We may experience unfavorable judicial or legislative developments involving claim litigation that could have a material adverse
effect on our business, financial condition, results of operations and liquidity.
The Hartford is involved in claims litigation arising in the ordinary course of business, both as a liability insurer defending or providing
indemnity for third-party claims brought against insureds and as an insurer defending coverage claims brought against it. The Hartford
accounts for such activity through the establishment of unpaid loss and loss adjustment expense reserves. The Company is also involved
in legal actions that do not arise in the ordinary course of business, some of which assert claims for substantial amounts. Pervasive or
significant changes in the judicial environment relating to matters such as trends in the size of jury awards, developments in the law
relating to the liability of insurers or tort defendants, and rulings concerning the availability or amount of certain types of damages could
cause our ultimate liabilities to change from our current expectations. Changes in federal or state tort litigation laws or other applicable
law could have a similar effect. It is not possible to predict changes in the judicial and legislative environment and their impact on the
future development of the adequacy of our loss reserves, particularly reserves for longer-tailed lines of business, including asbestos and
environmental reserves, and how those changes might adversely affect our ability to price our products appropriately. Our business,
financial condition, results of operations and liquidity could also be adversely affected if judicial or legislative developments cause our
ultimate liabilities to increase from current expectations.
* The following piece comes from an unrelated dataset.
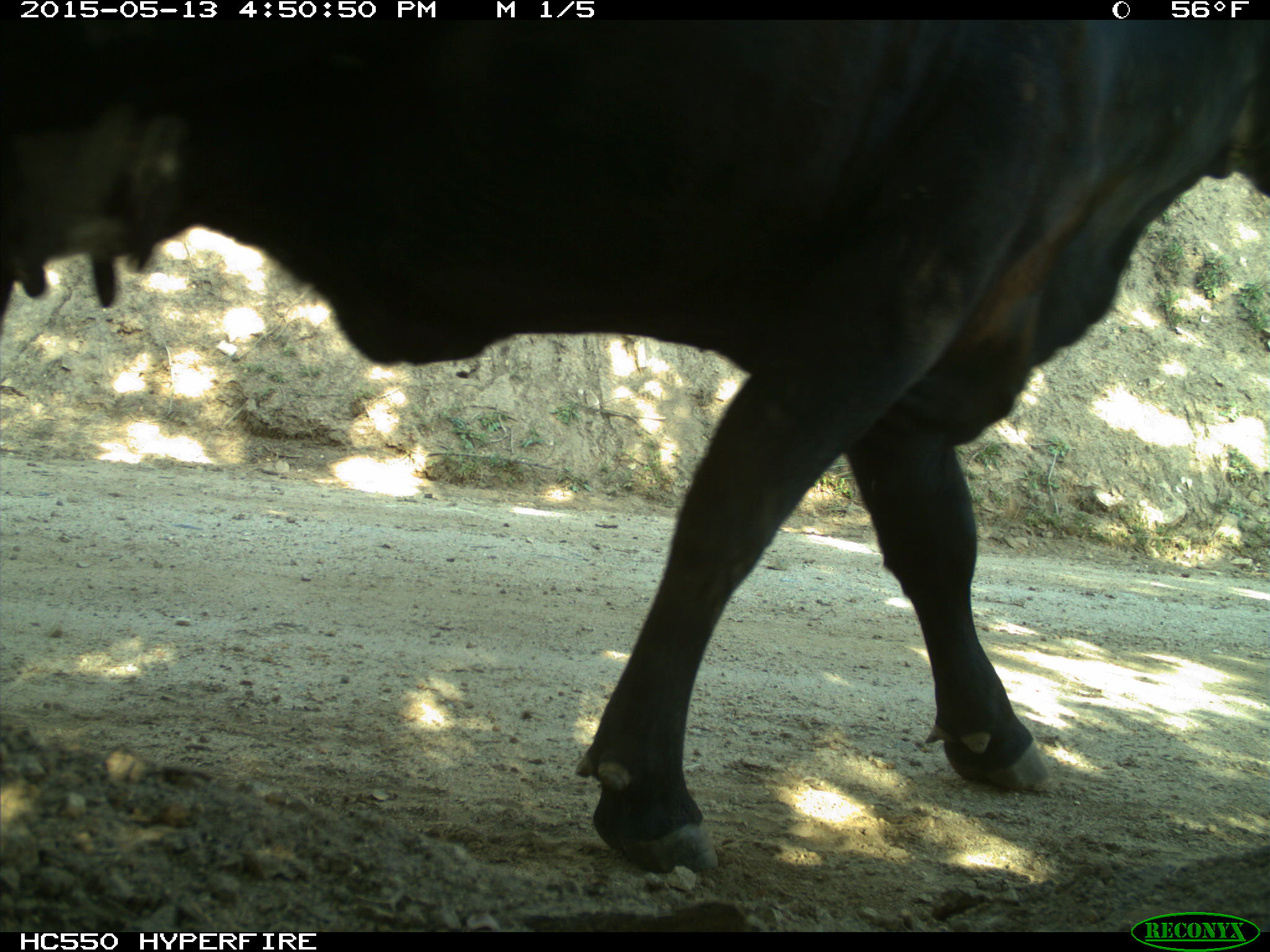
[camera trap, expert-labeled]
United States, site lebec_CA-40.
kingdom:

Potential changes in domestic and foreign regulation may increase our business costs and required capital levels, which could have a
material adverse effect on our business, financial condition, results of operations and liquidity.
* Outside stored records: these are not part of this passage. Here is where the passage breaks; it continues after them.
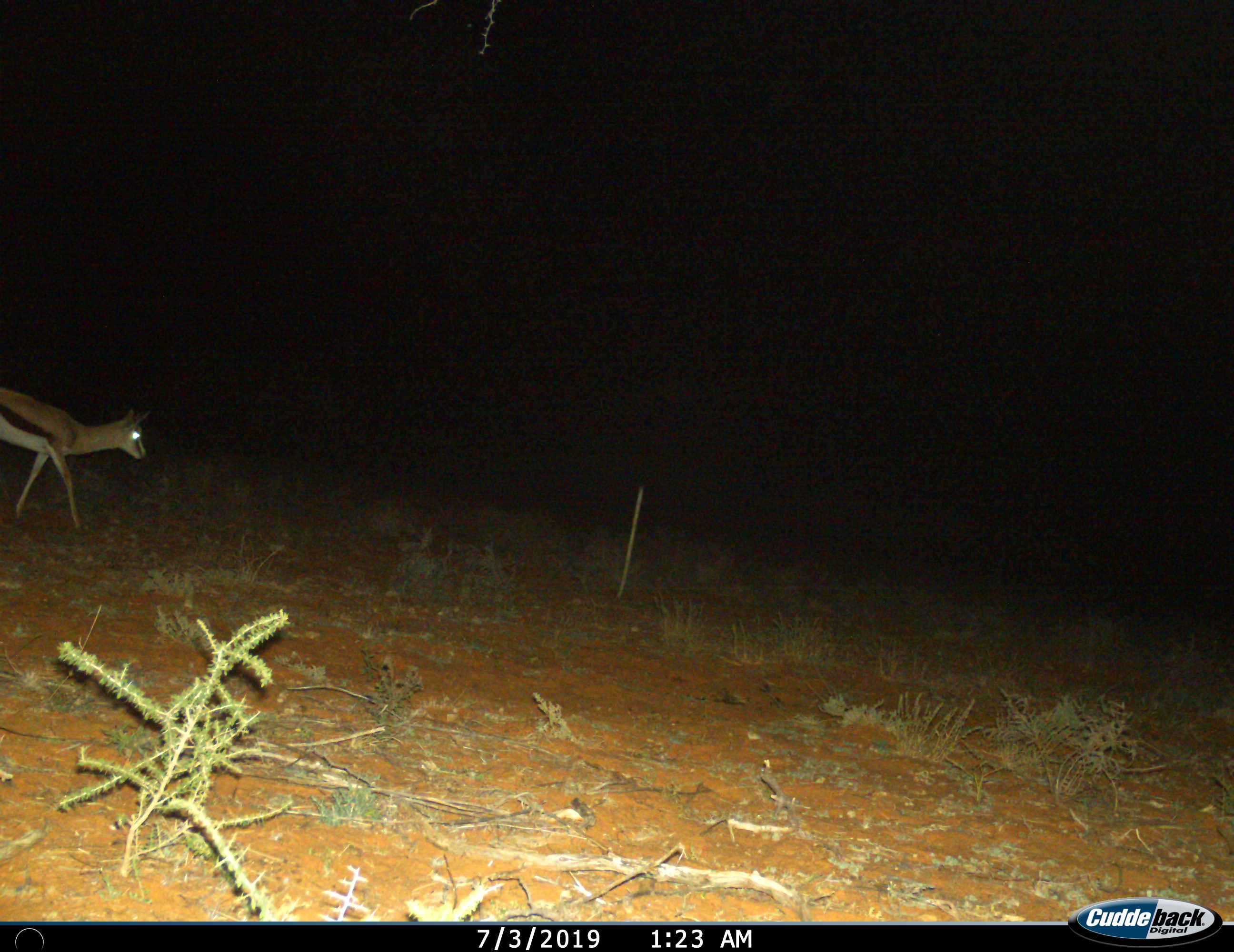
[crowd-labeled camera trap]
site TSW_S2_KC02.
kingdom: Animalia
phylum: Chordata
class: Mammalia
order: Artiodactyla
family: Bovidae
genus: Antidorcas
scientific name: Antidorcas marsupialis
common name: springbok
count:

We are subject to extensive U.S. and non-U.S. laws and regulations that are complex, subject to change and often conflicting in their
approach or intended outcomes. Compliance with these laws and regulations is costly and can affect our strategy, as well as the demand
for and profitability of the products we offer.
State insurance laws regulate most aspects of our U.S. insurance businesses, and our insurance subsidiaries are regulated by the
insurance departments of the states in which they are domiciled, licensed or authorized to conduct business. These regulatory regimes
are generally designed to protect the interests of policyholders rather than insurers, their shareholders and other investors. U.S. state laws
grant insurance regulatory authorities broad administrative powers with respect to, among other things, licensing and authorization for
lines of business, statutory capital and reserve requirements, limitations on the types and amounts of certain investments, underwriting
limitations, transactions with affiliates, dividend limitations, changes in control, premium rates and a variety of other financial and non-
financial components of an insurer's business.
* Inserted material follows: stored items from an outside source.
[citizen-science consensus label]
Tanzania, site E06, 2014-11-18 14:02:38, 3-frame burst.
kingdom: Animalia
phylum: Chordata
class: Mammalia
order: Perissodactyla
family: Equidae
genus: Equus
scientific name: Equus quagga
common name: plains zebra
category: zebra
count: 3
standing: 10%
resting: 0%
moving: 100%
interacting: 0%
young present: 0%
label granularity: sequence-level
In addition, future regulatory initiatives could be adopted at the federal or state level that could impact the profitability of our businesses.
For example, the NAIC and state insurance regulators are continually reexamining existing laws and regulations, specifically focusing
on modifications to statutory accounting principles, interpretations of existing laws and the development of new laws and regulations.
The NAIC has undertaken a Solvency Modernization Initiative focused on updating the U.S. insurance solvency regulation framework,
including capital requirements, governance and risk management, group supervision, accounting and financial reporting and reinsurance.
Any proposed or future legislation or NAIC initiatives, if adopted, may be more restrictive on our ability to conduct business than
current regulatory requirements or may result in higher costs or increased statutory capital and reserve requirements.
Further, because these laws and regulations are complex and sometimes inexact, there is also a risk that our business may not fully
comply with a particular regulator's or enforcement authority's interpretation of a legal, accounting, or reserving issue or that such
regulators or enforcement authority’s interpretation may change over time to our detriment, or expose us to different or additional
regulatory risks. The application of these regulations and guidelines by insurers involves interpretations and judgments that may not be
consistent with the opinion of state insurance departments. We cannot provide assurance that such differences of opinion will not result
in regulatory, tax or other challenges to the actions we have taken to date. The result of those potential challenges could require us to
increase levels of statutory capital and reserves or incur higher operating and/or tax costs.
In addition, our international operations are subject to regulation in the relevant jurisdictions in which they operate (primarily the Japan
Financial Services Agency), which in many ways is similar to the state regulation outlined above, with similar related restrictions and
obligations. Our asset management businesses are also subject to extensive regulation in the various jurisdictions where they operate.